Report No. 69
Good Faith Section 111
Section 111 provides that where there is a question as to the good faith of a transaction between parties, one of whom stands to the other in a position of active confidence, the burden of proving the good faith of the transaction is on the party who is in a position of active confidence. Although the section does not use the words "undue influence" in the sphere of contracts, it is some times invoked in cases where there are allegations of undue influence and abuse of fiduciary relationship in contract.
53.2. Analogous provision in Contract Act.-
It is, therefore, pertinent to refer to the analogous provision in the Contract Act1-Section 19A. Under that section, when consent to an agreement is caused by undue influence, the agreement is a contract voidable at the option of the party whose consent was so caused. "Undue influence" is defined in section 16 of that Act which expressly saves section 111 of the Evidence Act. Section 16 reads-
"16(1). A contract is said to be induced by 'undue influence' where the relations subsisting between the parties are such that one of the parties is in a position to dominate the will of the other and uses that position to obtain an unfair advantage over the other.

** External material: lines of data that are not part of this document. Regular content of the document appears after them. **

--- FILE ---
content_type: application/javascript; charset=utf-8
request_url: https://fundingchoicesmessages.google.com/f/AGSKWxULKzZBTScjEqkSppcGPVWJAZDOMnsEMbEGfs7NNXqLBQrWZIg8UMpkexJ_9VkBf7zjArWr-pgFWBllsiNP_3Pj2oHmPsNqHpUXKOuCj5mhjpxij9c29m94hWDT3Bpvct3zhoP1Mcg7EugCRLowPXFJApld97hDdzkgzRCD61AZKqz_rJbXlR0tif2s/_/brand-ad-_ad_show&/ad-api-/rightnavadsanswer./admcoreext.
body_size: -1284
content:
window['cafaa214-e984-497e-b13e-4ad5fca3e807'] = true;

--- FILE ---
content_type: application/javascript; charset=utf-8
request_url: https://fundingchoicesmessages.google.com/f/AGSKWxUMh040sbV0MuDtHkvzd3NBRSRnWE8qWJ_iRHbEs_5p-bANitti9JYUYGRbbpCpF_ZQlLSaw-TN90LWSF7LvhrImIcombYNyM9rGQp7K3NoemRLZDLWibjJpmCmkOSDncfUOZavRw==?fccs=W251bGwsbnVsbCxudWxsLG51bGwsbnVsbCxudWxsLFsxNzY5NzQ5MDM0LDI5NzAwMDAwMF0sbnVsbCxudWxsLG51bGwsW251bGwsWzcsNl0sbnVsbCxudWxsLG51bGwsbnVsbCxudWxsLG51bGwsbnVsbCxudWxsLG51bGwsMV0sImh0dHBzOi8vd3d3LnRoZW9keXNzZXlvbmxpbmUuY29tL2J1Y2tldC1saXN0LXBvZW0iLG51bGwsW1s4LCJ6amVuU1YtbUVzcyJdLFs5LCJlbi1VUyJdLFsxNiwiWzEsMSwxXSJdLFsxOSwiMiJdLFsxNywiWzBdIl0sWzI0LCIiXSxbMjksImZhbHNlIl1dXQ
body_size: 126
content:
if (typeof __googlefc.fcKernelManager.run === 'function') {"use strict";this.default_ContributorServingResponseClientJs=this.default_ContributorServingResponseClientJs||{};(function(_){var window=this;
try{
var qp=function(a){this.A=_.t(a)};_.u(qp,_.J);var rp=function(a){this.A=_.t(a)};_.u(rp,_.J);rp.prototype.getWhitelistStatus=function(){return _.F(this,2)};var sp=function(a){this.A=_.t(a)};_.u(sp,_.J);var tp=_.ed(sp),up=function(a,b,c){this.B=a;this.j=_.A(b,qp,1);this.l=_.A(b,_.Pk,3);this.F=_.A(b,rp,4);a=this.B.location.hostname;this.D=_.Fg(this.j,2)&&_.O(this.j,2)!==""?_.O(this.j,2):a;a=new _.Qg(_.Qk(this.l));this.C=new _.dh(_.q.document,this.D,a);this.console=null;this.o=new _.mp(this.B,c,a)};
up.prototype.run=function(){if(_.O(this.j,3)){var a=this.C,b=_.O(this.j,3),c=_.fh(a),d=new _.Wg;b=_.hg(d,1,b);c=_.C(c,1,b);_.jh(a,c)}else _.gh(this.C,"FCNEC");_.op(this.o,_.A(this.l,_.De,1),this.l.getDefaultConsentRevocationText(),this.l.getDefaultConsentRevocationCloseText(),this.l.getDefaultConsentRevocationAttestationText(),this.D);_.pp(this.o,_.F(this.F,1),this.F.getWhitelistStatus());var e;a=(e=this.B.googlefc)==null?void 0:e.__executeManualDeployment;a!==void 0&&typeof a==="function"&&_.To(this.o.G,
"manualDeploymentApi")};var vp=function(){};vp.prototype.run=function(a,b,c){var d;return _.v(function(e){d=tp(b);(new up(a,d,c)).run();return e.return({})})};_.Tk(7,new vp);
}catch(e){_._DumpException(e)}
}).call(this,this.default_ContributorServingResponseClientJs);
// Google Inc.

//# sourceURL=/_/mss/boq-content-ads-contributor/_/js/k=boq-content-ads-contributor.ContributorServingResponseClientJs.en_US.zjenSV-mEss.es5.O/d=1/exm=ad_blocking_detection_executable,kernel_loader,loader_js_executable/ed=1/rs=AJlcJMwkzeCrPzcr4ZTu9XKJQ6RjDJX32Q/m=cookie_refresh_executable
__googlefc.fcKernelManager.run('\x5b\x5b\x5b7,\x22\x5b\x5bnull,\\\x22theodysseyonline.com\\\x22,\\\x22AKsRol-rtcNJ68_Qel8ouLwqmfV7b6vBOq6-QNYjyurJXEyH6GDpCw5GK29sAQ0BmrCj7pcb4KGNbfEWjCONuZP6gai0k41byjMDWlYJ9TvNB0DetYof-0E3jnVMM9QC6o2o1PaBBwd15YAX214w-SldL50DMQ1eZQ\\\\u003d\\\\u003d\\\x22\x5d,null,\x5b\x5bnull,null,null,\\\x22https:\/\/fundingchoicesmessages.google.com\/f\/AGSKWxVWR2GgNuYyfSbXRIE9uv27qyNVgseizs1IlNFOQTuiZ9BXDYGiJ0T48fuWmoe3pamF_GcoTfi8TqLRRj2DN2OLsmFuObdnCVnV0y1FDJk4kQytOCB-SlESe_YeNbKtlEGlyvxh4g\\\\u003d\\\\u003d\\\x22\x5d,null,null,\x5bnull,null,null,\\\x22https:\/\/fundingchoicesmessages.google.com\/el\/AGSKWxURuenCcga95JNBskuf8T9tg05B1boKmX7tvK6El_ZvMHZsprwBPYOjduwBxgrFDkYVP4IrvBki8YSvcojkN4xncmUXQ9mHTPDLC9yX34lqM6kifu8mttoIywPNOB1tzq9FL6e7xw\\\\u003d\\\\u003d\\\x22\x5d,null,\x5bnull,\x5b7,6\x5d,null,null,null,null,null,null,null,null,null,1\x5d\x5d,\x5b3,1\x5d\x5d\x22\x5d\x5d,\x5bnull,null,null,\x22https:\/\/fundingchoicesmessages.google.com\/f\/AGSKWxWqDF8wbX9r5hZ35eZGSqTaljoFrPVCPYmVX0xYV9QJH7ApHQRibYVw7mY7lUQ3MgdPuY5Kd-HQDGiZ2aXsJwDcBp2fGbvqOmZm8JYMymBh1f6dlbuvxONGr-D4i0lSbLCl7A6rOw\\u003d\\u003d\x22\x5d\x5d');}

(2) In particular and without prejudice to the generality of the foregoing principle, a person is deemed to be in a position to dominate the Will of another-
(a) where he holds a real or apparent authority over the other, or where, he stands in a fiduciary relation to the other, or
(b) where he makes a contract with a person whose mental capacity is temporarily or permanently affected by reasons of age, illness, or mental or bodily distress.
(3) Where a person who is in a position to dominate the will of another, enters into a contract with him and the transaction appears, on the face of it or on the evidence adduced, to be unconscionable, the burden of proving that such contract was not induced by undue influence shall 'lie upon the person in a position to dominate the will of the other. Nothing in this sub-section shall affect the provisions of section 111 of the Indian Evidence Act, 1872 (1 of 1872)."
1. Section 19A, Indian Contract Act, 1878.
53.3. Comparison of the two provisions.-
Both the provisions relate to transactions entered into by persons between whom there is a fiduciary relationship,1 and both contain rules as to the burden of proof. But there are points of distinction between the two. Under the Evidence Act, the mere fact of one party to the transaction being in a position of active confidence shifts the burden of proving good faith to the party who is in that position. But, under the Contract Act, it is only when the transaction appears, on the face of it, or on the evidence adduced, to be unconscionable, that the burden of proof is thrown on the party who is in a position to dominate the will of the other.2 If the transaction does not, on the face of it, appear to be unconscionable, the party seeking to avoid the contract has to establish that the person in the position of domination has actually used that position to obtain an unfair advantage for himself3.
1. Md. Abdul Rehman v. Md. Abdul Ghana Khan, AIR 1937 Oudh 56.
2. Raja Mohan Manucha v. Nisar Ahmed Khan, AIR 1937 Oudh 87.
3. (a) Poosathurai v. Kannappa Chettiar, AIR 1920 PC 65;
(b) Rathunath Prasad v. Sarju Prasad Sahu, AIR 1924 PC 60.
53.4. Whether uniformity should be introduced.-
The difference between the two provisions may provoke a query whether it is not desirable to make the two provisions uniform in language. This May, at the first sight, sound an attractive course. There are, however, certain reasons why it would not be an appropriate course. In the first place, section 111 is a general provision; and as it is applicable to all transactions, it would not be appropriate to adopt the language of the Contract Act, because that languag.- and particularly, the expression "undue influence.- may not be appropriate for non-contractual transactions.
Secondly, the provisions in the contract Act are a bit cumbersome, because it is only when two ingredients are satisfied, namely, the dominating position of one party and a transaction which is apparently unconscionable, that the burden of proof is placed upon a party in a dominating position. The provision in the Evidence Act is, on the other hand, a simpler one. Thirdly, the existing language in the evidence Act does not seem to have caused any difficulty in its application.
53.5. No change.- We do not, therefore, propose to disturb the section on this point.